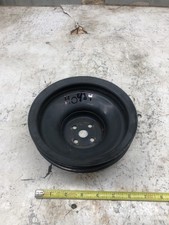 Omc 460 Cobra 7.5 L Ford V8 Marine Boat Engine 2 Groove Pulley 985023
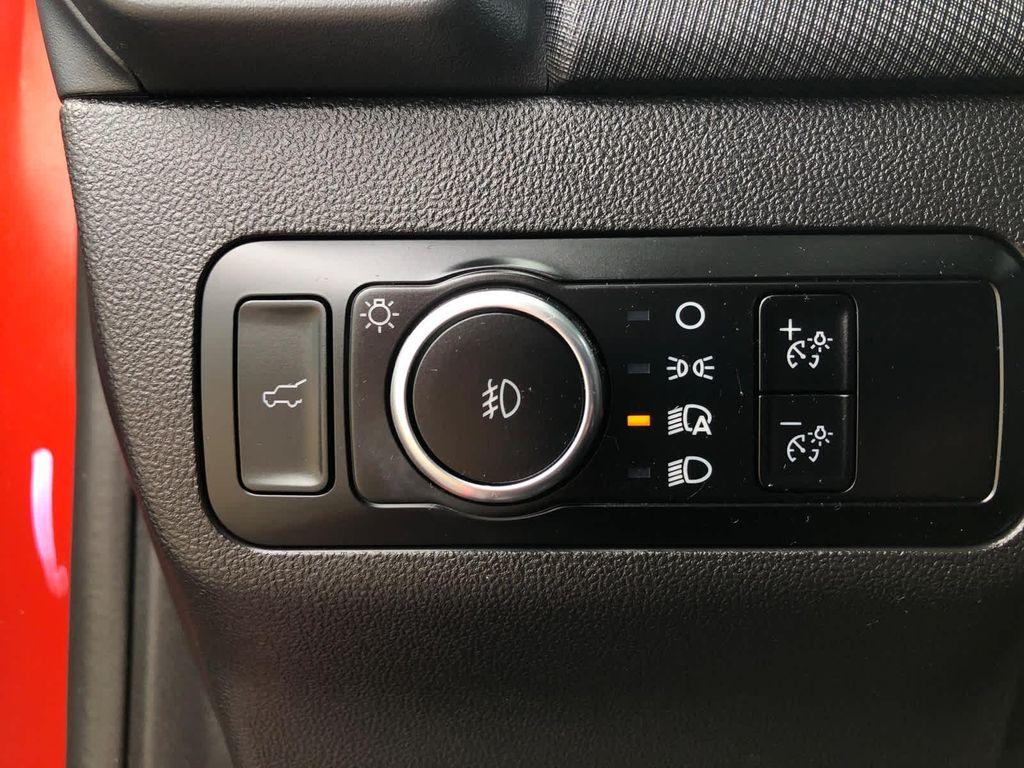 used 2024 Ford Bronco Sport car, priced at $27,990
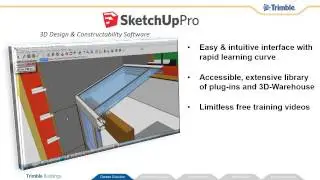 Trimble Buildings | Construction Owner Solutions (3 minute video)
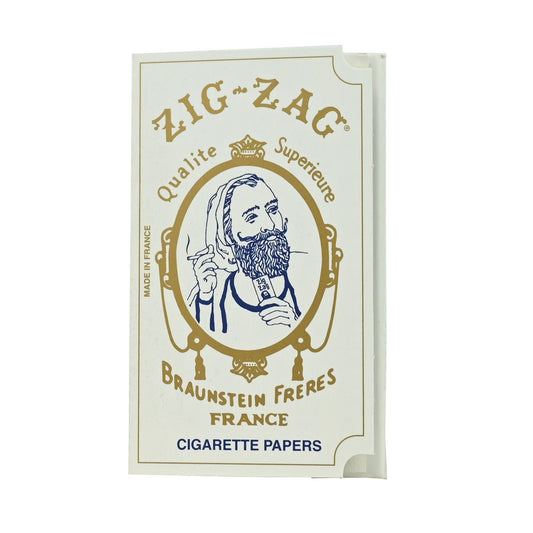 Zig-Zag Original Rolling Papers - 32ct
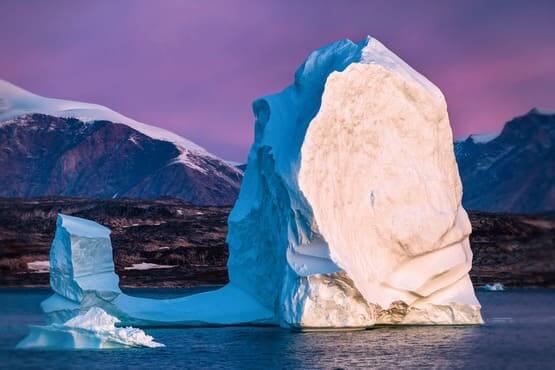 Fjorde, Nordlichter und atemberaubende Natur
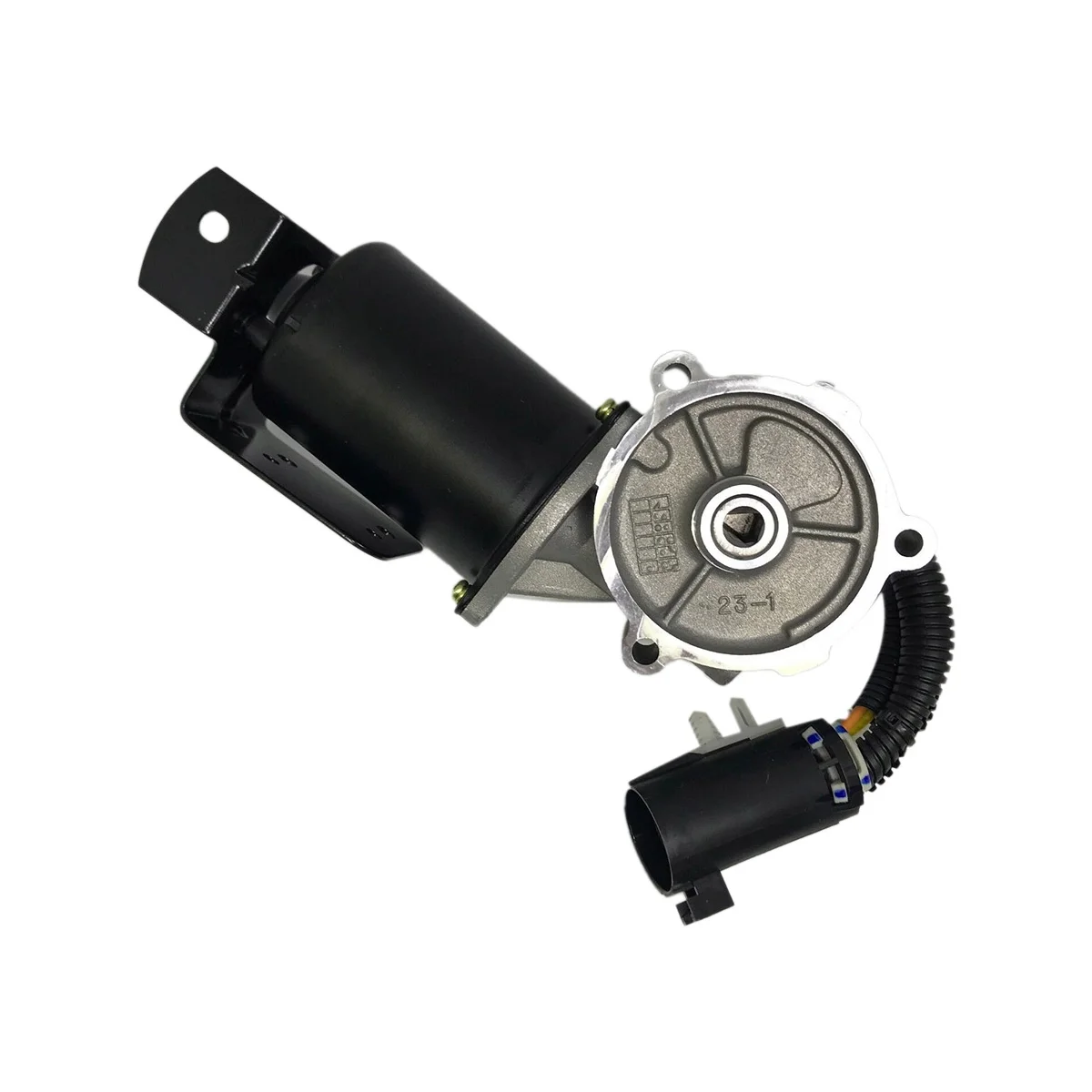 Transfer Case Motor Transmission Control Actuator Motor for Kia Sorento Hyundai Terracan 44-24-648-011-B 47303-H1000
Transfer Case Motor Transmission Control Actuator Motor for Kia Sorento Hyundai Terracan 44-24-648-011-B 47303-H1000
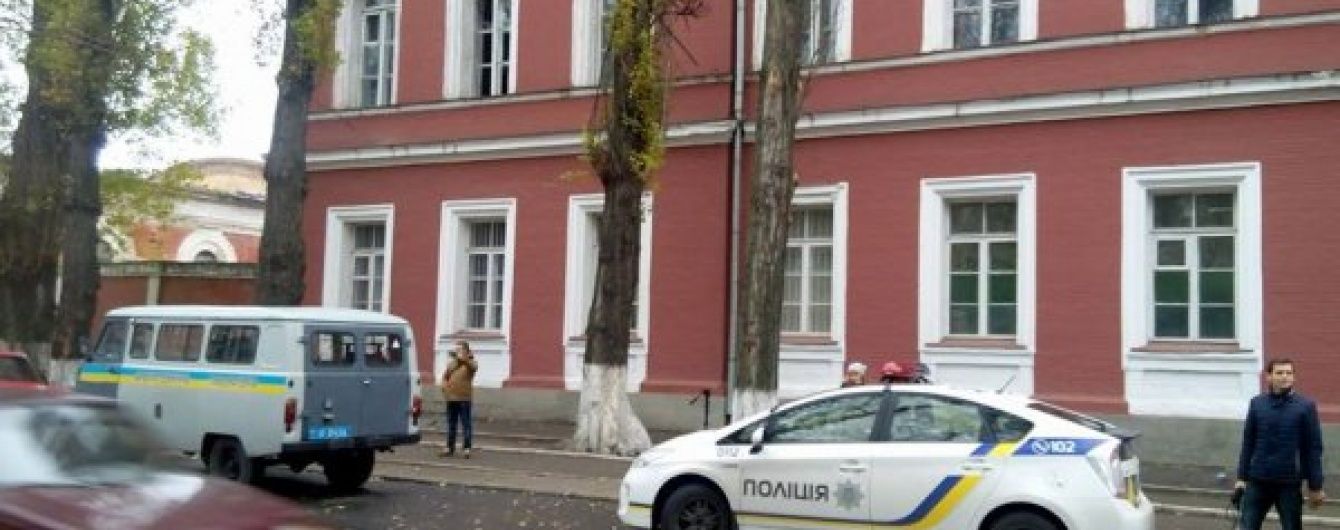 Стало відомо ім'я загиблого внаслідок вибуху гранати у військовій частині Кропивницького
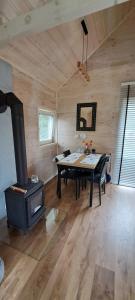 Μια τηλεόραση ή/και κέντρο ψυχαγωγίας στο Czarny Domek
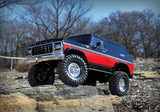 Traxxas 1/10 TRX-4 Bronco Ranger XLT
::::
Your output should be the full set of entries above, restated word for word and free of pictures.

● **SOLUTION TO THE PROBLEM**
 Omc 460 Cobra 7.5 L Ford V8 Marine Boat Engine 2 Groove Pulley 985023
 used 2024 Ford Bronco Sport car, priced at $27,990
 Trimble Buildings | Construction Owner Solutions (3 minute video)
 Zig-Zag Original Rolling Papers - 32ct
 Fjorde, Nordlichter und atemberaubende Natur
 Transfer Case Motor Transmission Control Actuator Motor for Kia Sorento Hyundai Terracan 44-24-648-011-B 47303-H1000
Transfer Case Motor Transmission Control Actuator Motor for Kia Sorento Hyundai Terracan 44-24-648-011-B 47303-H1000
 Стало відомо ім'я загиблого внаслідок вибуху гранати у військовій частині Кропивницького
 Μια τηλεόραση ή/και κέντρο ψυχαγωγίας στο Czarny Domek
 Traxxas 1/10 TRX-4 Bronco Ranger XLT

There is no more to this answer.